-- THE REQUEST --
Rescale the stretch from the line containing "Relative to [470,306]" through the end of the records. Write out every line again, requests included, and multiply each coordinate in the answers by 1.55, rounding to whole numbers with halves going up, while the numbers in the requests stay unchanged.

=== WORKING DATA ===

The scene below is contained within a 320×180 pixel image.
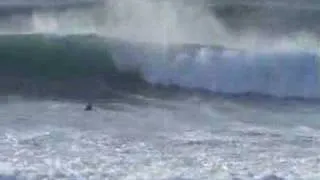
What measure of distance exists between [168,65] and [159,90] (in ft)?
3.71

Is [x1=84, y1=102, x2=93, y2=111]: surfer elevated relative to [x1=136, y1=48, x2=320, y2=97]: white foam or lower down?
lower down

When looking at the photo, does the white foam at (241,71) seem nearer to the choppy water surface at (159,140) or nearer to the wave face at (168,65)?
the wave face at (168,65)

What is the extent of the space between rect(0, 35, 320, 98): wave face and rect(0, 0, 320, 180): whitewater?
2 centimetres

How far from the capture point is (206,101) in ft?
22.8

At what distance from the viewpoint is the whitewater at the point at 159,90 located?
480cm

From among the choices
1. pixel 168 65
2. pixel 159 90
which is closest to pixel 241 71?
pixel 168 65

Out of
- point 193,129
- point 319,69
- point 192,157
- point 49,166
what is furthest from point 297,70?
point 49,166

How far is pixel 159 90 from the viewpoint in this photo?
24.2 ft

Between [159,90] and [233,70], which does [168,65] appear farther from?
[159,90]

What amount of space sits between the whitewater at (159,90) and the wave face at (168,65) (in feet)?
0.07

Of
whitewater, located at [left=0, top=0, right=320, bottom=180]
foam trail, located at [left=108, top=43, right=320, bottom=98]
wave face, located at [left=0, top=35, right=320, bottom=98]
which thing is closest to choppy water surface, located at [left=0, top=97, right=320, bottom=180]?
whitewater, located at [left=0, top=0, right=320, bottom=180]

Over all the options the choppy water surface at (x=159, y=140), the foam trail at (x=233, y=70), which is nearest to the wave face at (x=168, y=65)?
the foam trail at (x=233, y=70)

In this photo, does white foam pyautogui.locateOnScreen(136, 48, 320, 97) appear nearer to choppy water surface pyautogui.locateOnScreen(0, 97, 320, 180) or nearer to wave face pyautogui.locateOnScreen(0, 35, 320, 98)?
wave face pyautogui.locateOnScreen(0, 35, 320, 98)

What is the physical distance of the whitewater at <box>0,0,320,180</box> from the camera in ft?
15.8
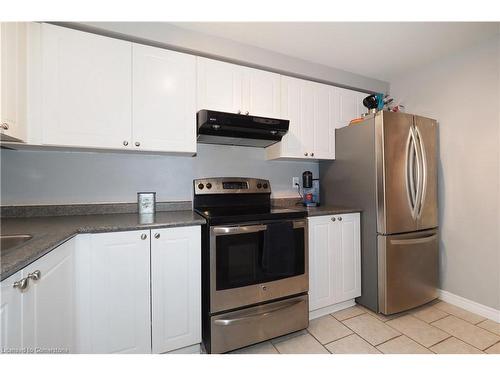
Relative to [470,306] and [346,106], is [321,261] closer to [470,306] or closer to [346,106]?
[470,306]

===

-- EXPECTED ANSWER --
Relative to [470,306] and [346,106], is [321,261] closer to [470,306] or closer to [346,106]?
[729,474]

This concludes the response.